Fund Operator POSTED ON 5/1/2020 7:39:00 PM
Fund Operator: How can you ensure that you can retain the talent in your teams as new technology is being introduced?
How do you get new team members to understand and embrace the technology day-to-day?
Luke Venables: It isn’t just about understanding your technology. We all interact with other people’s platforms and invariably find fault with them. For example, we use mortgage servicing agents who generally have basic, clunky and old technology.
So, I have a member of my team looking at this in conjunction with our technology people, working out what is going wrong. You need operations people who are interested in technology.
"We all interact with other people’s platforms and invariably find fault with them."
Operations staff used to be about ticking boxes, but now they are expected to delve into data and pick out things that are wrong. This is classic operations; reconciliations are the basis of this process and so they should really enjoy this aspect of it.
Then there is the harder bit, of how to fix the problems, and what that means for the data and the risk management piece.

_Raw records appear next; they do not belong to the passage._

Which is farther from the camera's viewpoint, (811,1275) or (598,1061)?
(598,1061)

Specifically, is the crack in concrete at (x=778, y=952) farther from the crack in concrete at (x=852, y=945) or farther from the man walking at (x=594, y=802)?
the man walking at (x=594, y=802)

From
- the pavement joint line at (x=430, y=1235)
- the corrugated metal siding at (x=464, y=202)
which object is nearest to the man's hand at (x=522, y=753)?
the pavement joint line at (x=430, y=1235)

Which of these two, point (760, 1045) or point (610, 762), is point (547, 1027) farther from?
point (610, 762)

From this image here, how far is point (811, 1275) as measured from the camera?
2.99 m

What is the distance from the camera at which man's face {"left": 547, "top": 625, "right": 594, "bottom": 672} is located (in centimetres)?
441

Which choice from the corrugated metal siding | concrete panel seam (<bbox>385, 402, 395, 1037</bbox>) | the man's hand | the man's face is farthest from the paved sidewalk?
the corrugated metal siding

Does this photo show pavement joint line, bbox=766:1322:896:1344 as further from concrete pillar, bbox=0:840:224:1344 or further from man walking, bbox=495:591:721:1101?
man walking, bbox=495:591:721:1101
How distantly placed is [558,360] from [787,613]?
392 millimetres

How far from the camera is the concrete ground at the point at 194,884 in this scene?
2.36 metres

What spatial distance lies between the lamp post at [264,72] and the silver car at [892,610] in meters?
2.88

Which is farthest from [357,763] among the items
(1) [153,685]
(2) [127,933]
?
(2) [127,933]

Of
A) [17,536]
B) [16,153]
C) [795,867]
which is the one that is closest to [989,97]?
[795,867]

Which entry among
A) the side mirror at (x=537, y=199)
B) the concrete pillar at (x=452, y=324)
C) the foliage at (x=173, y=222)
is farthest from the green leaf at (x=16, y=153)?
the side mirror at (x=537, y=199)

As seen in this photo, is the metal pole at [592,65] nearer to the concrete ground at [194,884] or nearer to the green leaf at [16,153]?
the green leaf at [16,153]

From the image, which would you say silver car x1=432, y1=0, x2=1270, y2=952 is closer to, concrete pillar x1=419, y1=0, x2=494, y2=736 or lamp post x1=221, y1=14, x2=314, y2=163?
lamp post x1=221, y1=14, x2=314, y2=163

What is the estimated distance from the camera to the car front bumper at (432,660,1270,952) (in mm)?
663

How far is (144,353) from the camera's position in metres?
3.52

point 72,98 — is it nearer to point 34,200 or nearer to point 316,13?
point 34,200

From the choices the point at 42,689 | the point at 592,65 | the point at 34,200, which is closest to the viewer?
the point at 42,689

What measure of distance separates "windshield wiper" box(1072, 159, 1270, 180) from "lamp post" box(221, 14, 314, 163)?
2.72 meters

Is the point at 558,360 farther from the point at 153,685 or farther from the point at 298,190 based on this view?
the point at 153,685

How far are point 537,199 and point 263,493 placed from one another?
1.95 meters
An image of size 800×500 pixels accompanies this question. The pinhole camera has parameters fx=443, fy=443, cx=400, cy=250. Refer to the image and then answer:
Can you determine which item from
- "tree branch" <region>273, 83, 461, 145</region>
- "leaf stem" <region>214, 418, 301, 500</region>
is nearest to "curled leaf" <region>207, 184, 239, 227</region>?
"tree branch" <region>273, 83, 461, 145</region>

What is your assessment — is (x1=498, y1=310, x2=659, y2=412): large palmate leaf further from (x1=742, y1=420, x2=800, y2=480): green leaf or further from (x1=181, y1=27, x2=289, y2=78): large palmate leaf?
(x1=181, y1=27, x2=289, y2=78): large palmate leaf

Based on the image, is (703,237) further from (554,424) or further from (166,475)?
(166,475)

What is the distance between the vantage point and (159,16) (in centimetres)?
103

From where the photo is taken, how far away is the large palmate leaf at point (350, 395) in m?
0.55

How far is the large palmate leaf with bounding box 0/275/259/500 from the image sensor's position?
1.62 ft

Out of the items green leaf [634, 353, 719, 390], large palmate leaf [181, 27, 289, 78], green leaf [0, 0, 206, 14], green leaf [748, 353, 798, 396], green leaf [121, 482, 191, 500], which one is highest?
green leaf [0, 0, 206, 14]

We rely on people at the coalface to highlight issues to us and then work with technology to come up with solutions.
This has to be part of the day-to-day, which may be easier in my current situation because I am hiring a new team rather than using an incumbent one.
"Operations staff used to be about ticking boxes, but now they are expected to delve into data and pick out things that are wrong."
It’s harder when you have an old team and you are telling them that you will automate their job, but it just comes down to how well people embrace technology.
People talk about how we should have everyone coding. Whilst some people do like it and may be more suited to technology, operations people are traditionally interested in the business as well as technology.
I am not necessarily looking for coders, but they have to at least be able to understand a table structure and the logic of what is going on. This will help them to be able to fix the problems.
Talent retention is a constant battle and it is devastating when someone you train up leaves, but this is a risk that we run with everything.
It is about trying to find challenges that are right for people.
"Talent retention is a constant battle and it is devastating when someone you train up leaves"
Smaller firms can have a limited range of challenges for people, which unfortunately means that they sometimes do move on.
At least for the time they are there they have learnt something and added to the team dynamics, which are very important as well. Each person should bring their unique skill sets and need to be someone that the rest of the team can bounce off.
I hope we will develop new technologies within the industry because part of the benefit of technology is disintermediation.
And although fund managers get made redundant by robots, you will still need operations people to control and design them. There is a lot to do and the fintech industry will mean that within this we will inevitably lose some people along the way.